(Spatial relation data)
☆ ☆ ☆ ☆ ☆ ☆ ☆

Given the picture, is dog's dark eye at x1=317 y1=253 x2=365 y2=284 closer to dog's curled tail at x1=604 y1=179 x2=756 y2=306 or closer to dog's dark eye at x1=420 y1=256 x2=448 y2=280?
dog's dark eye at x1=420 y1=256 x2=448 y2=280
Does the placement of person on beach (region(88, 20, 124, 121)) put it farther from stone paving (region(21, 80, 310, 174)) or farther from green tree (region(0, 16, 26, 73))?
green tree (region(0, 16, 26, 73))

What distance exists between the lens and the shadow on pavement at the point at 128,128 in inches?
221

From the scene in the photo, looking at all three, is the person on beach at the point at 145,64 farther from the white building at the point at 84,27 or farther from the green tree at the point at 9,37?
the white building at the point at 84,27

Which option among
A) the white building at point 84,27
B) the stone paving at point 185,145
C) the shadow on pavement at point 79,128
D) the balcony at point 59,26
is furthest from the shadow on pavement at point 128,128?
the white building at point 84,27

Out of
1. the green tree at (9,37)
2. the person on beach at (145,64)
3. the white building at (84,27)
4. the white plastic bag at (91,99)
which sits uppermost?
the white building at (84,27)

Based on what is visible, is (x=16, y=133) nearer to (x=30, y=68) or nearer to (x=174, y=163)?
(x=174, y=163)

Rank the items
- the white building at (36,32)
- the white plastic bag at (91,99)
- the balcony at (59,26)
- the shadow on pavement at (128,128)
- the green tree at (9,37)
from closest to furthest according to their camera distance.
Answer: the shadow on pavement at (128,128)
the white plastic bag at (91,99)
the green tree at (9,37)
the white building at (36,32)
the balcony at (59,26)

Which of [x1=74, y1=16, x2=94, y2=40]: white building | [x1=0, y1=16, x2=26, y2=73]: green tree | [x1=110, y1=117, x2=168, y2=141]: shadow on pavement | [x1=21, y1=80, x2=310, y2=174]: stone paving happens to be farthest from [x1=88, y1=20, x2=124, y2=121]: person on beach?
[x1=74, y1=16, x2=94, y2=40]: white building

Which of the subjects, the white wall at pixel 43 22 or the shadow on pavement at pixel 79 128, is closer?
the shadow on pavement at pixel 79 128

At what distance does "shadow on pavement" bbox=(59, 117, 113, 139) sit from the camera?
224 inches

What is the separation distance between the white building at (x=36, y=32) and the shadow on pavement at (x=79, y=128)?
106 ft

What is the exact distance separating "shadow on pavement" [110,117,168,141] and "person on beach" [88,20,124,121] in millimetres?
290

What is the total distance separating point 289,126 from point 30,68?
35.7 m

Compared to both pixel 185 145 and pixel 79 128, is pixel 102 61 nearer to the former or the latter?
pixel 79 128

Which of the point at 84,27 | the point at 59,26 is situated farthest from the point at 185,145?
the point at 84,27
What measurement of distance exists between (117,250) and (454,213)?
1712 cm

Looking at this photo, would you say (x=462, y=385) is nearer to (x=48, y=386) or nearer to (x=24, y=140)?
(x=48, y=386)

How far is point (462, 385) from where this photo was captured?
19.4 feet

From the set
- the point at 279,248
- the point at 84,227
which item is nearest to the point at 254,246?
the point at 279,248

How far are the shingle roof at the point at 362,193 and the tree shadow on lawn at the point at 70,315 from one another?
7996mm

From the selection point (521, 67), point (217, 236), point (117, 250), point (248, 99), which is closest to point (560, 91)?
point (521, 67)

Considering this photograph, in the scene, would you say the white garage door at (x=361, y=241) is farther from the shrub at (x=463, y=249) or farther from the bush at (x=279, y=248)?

☆ ☆ ☆ ☆ ☆ ☆ ☆

Task statement :: Give back all the data exactly as written.

Worked solution ::
Given the picture, is dog's dark eye at x1=317 y1=253 x2=365 y2=284 closer to dog's curled tail at x1=604 y1=179 x2=756 y2=306 or closer to dog's dark eye at x1=420 y1=256 x2=448 y2=280?
dog's dark eye at x1=420 y1=256 x2=448 y2=280
Does the placement of person on beach (region(88, 20, 124, 121)) put it farther from stone paving (region(21, 80, 310, 174)) or farther from green tree (region(0, 16, 26, 73))?
green tree (region(0, 16, 26, 73))

What distance exists between the lens and the shadow on pavement at the point at 128,128 in inches?
221

From the scene in the photo, looking at all three, is the person on beach at the point at 145,64 farther from the white building at the point at 84,27 or farther from the green tree at the point at 9,37?
the white building at the point at 84,27

Which option among
A) the white building at point 84,27
B) the stone paving at point 185,145
C) the shadow on pavement at point 79,128
D) the balcony at point 59,26
is furthest from the shadow on pavement at point 128,128?
the white building at point 84,27

Out of
1. the green tree at (9,37)
2. the person on beach at (145,64)
3. the white building at (84,27)
4. the white plastic bag at (91,99)
which sits uppermost?
the white building at (84,27)

Based on what is visible, is (x=16, y=133) nearer to (x=30, y=68) or nearer to (x=174, y=163)?
(x=174, y=163)

Rank the items
- the white building at (36,32)
- the white plastic bag at (91,99)
- the balcony at (59,26)
- the shadow on pavement at (128,128)
- the green tree at (9,37)
from closest to furthest according to their camera distance.
Answer: the shadow on pavement at (128,128)
the white plastic bag at (91,99)
the green tree at (9,37)
the white building at (36,32)
the balcony at (59,26)

Which of [x1=74, y1=16, x2=94, y2=40]: white building | [x1=0, y1=16, x2=26, y2=73]: green tree | [x1=110, y1=117, x2=168, y2=141]: shadow on pavement | [x1=21, y1=80, x2=310, y2=174]: stone paving happens to be farthest from [x1=88, y1=20, x2=124, y2=121]: person on beach?
[x1=74, y1=16, x2=94, y2=40]: white building

Which of the subjects, the white wall at pixel 43 22 or the shadow on pavement at pixel 79 128, is closer?
the shadow on pavement at pixel 79 128

At what distance does "shadow on pavement" bbox=(59, 117, 113, 139) sit from the camera?
224 inches

What is the separation distance between the white building at (x=36, y=32) and the shadow on pavement at (x=79, y=128)?
106 ft

What is the exact distance separating "shadow on pavement" [110,117,168,141] and "person on beach" [88,20,124,121] in millimetres?
290

What is the total distance separating point 289,126 from point 30,68?
35.7 m

Compared to both pixel 185 145 and pixel 79 128, is pixel 102 61 nearer to the former or the latter?
pixel 79 128

Which of the point at 84,27 | the point at 59,26 is situated farthest from the point at 185,145?
the point at 84,27
What measurement of distance exists between (117,250) and (454,213)?
1712 cm

Looking at this photo, would you say (x=462, y=385) is nearer to (x=48, y=386) or nearer to (x=24, y=140)?
(x=48, y=386)

How far is point (462, 385) from where this photo was captured?
19.4 feet

From the set
- the point at 279,248
- the point at 84,227
which item is nearest to the point at 254,246?
the point at 279,248

How far are the shingle roof at the point at 362,193 and the tree shadow on lawn at the point at 70,315 from one another?
7996mm

From the selection point (521, 67), point (217, 236), point (117, 250), point (248, 99), which is closest to point (560, 91)?
point (521, 67)

Considering this photograph, in the scene, would you say the white garage door at (x=361, y=241) is farther from the shrub at (x=463, y=249) or farther from the bush at (x=279, y=248)?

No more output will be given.